Alors qu'une entreprise n'appartient qu'à un seul secteur, elle peut couvrir si elle est multiproductrice plusieurs marchés ou branches, une branche étant "l'ensemble des firmes produisant le même bien, que ce soit à titre principal ou à titre accessoire"206. Si on se place au niveau du marché, l'étude de la concentration revient alors "à étudier la distribution des unités économiques participant à la même production"207. Le problème est ici de délimiter soigneusement "la même production", c'est-à-dire de spécifier le ou les produits considérés qui forment ainsi le marché approprié (relevant market).

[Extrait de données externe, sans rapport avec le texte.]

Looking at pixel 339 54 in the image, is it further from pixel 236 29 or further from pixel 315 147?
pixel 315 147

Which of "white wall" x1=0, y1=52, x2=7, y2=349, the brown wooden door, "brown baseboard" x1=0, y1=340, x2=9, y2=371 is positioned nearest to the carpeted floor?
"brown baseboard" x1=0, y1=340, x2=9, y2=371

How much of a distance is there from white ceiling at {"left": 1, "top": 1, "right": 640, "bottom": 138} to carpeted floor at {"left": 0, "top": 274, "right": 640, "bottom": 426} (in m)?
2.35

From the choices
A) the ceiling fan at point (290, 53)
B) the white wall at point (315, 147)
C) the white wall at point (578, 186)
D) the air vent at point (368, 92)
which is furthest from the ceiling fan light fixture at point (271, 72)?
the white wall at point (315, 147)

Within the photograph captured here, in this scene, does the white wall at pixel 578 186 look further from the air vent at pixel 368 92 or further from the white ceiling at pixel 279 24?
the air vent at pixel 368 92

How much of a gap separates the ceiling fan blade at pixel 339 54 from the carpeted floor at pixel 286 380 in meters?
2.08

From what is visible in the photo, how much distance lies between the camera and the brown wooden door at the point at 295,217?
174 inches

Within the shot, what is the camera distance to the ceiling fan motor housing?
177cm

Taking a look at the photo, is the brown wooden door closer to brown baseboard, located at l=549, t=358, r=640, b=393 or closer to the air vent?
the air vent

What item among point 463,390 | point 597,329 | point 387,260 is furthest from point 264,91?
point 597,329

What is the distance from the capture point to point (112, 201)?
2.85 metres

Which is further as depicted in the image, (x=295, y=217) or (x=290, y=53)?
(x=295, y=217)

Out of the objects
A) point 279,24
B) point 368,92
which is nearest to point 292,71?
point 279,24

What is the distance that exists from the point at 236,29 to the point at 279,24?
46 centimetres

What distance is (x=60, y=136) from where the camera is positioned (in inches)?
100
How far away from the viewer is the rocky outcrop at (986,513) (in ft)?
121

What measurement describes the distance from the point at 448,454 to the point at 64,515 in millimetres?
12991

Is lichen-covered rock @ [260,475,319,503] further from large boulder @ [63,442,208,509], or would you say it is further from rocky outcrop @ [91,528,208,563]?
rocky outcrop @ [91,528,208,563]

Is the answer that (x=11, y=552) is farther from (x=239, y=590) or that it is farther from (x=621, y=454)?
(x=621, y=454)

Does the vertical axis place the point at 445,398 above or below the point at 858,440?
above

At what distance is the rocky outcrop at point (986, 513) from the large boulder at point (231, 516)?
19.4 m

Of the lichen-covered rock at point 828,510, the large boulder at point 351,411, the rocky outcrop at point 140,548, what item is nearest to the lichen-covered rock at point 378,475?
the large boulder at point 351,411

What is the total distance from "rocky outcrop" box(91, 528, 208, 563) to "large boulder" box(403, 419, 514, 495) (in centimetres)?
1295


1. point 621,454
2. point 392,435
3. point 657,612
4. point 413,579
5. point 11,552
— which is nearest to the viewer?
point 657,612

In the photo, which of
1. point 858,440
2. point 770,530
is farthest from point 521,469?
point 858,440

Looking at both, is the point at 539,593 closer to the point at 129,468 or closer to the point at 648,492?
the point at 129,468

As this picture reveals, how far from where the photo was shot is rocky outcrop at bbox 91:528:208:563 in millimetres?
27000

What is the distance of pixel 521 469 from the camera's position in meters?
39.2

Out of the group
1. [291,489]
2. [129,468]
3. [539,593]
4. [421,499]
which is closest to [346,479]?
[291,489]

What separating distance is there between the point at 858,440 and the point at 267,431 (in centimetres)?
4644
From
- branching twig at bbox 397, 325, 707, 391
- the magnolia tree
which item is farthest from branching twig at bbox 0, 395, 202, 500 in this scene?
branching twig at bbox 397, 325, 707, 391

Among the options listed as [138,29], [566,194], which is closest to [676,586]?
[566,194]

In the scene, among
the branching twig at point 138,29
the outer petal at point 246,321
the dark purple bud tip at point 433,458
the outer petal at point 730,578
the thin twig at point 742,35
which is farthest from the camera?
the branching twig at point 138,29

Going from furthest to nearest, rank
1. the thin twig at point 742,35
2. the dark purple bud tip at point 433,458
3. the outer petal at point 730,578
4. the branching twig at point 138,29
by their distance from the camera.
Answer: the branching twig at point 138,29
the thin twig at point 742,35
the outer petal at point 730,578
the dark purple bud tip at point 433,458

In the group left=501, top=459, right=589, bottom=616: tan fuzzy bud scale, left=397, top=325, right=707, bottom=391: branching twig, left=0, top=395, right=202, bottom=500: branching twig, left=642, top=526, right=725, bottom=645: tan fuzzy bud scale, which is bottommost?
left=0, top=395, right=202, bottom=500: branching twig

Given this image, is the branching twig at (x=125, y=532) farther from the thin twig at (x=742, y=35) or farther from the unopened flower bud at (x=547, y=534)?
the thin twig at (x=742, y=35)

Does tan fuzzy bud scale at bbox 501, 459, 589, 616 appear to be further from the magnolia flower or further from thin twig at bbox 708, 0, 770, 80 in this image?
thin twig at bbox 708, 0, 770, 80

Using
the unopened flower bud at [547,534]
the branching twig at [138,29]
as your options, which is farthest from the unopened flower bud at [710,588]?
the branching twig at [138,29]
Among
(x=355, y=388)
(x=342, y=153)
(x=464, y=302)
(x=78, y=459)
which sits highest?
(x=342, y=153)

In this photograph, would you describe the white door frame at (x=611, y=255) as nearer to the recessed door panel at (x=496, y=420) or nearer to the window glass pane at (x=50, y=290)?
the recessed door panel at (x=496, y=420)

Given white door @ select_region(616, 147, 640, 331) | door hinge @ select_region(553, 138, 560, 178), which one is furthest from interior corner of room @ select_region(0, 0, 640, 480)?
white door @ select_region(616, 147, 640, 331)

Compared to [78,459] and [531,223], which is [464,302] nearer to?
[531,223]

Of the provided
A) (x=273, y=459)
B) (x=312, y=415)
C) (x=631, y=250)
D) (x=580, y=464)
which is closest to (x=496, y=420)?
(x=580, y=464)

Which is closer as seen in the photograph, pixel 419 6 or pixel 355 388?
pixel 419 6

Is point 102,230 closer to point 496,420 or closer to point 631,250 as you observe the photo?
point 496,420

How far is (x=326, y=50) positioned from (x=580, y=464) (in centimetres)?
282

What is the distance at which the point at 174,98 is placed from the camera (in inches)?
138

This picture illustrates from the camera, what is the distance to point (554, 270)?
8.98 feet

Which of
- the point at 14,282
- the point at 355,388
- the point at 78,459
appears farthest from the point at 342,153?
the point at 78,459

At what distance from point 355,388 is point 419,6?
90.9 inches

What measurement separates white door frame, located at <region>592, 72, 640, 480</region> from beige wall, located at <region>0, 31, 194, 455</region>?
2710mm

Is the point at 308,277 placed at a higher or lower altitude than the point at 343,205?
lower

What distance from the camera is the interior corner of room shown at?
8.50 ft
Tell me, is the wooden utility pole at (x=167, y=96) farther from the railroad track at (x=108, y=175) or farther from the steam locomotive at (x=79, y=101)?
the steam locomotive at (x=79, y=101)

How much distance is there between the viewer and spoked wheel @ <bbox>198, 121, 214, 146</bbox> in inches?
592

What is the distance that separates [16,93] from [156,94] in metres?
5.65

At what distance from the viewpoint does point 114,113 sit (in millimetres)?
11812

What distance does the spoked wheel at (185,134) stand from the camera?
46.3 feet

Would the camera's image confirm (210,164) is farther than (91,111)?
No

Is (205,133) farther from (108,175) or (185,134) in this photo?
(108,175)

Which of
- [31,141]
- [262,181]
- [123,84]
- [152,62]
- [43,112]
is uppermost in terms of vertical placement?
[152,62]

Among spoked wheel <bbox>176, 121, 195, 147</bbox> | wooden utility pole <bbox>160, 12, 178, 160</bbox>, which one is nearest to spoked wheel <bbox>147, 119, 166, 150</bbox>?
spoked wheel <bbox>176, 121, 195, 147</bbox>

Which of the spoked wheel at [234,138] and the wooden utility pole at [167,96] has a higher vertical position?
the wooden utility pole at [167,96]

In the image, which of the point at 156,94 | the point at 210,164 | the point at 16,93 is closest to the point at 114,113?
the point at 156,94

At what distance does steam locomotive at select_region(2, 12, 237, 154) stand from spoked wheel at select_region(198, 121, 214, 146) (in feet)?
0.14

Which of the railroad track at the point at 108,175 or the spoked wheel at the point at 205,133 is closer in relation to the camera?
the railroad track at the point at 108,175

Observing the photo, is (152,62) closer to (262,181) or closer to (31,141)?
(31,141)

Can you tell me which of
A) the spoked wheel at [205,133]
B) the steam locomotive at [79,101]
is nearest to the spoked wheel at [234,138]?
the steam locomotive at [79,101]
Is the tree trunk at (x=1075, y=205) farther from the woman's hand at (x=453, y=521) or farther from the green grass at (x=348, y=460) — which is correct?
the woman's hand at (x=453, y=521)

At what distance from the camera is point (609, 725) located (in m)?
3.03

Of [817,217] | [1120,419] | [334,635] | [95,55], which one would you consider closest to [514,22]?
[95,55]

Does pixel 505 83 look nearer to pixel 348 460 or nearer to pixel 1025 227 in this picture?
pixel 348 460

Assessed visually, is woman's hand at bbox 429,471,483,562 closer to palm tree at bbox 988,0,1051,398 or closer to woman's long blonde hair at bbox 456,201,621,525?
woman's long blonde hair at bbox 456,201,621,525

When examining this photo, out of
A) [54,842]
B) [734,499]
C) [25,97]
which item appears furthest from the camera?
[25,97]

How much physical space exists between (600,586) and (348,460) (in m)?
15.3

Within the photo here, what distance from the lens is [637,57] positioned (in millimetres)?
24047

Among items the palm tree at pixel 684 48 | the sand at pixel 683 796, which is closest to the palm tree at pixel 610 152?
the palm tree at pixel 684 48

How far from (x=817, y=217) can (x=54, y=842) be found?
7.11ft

On retrouve le même type de difficultés de délimitation qu'au niveau du choix des secteurs. La délimitation du marché et du produit ne doit pas en effet être ni trop vague, ni trop précise pour ne pas fausser la mesure de la concentration. Il se pose également un problème de taille géographique du marché : est-il local, régional ou de portée nationale ? De plus, il faudrait prendre en compte les produits de substitution et donc inclure les entreprises qui fabriquent ces biens. Une autre question se pose alors : Où commence et ou s'arrête le domaine de la substituabilité ? Adopter une définition des substituts trop restrictive, c'est restreindre le marché considéré et surestimer la concentration, adopter une définition trop étendue, c'est agrandir le marché considéré et sous-estimer la concentration. Enfin, il faudrait incorporer à l'analyse l'existence des échanges internationaux, la production étrangère importée et la production nationale exportée. En ne prenant pas en compte l'offre extérieure, on surestime la concentration car on base souvent les calculs de concentration sur les parts de marché des seules firmes nationales.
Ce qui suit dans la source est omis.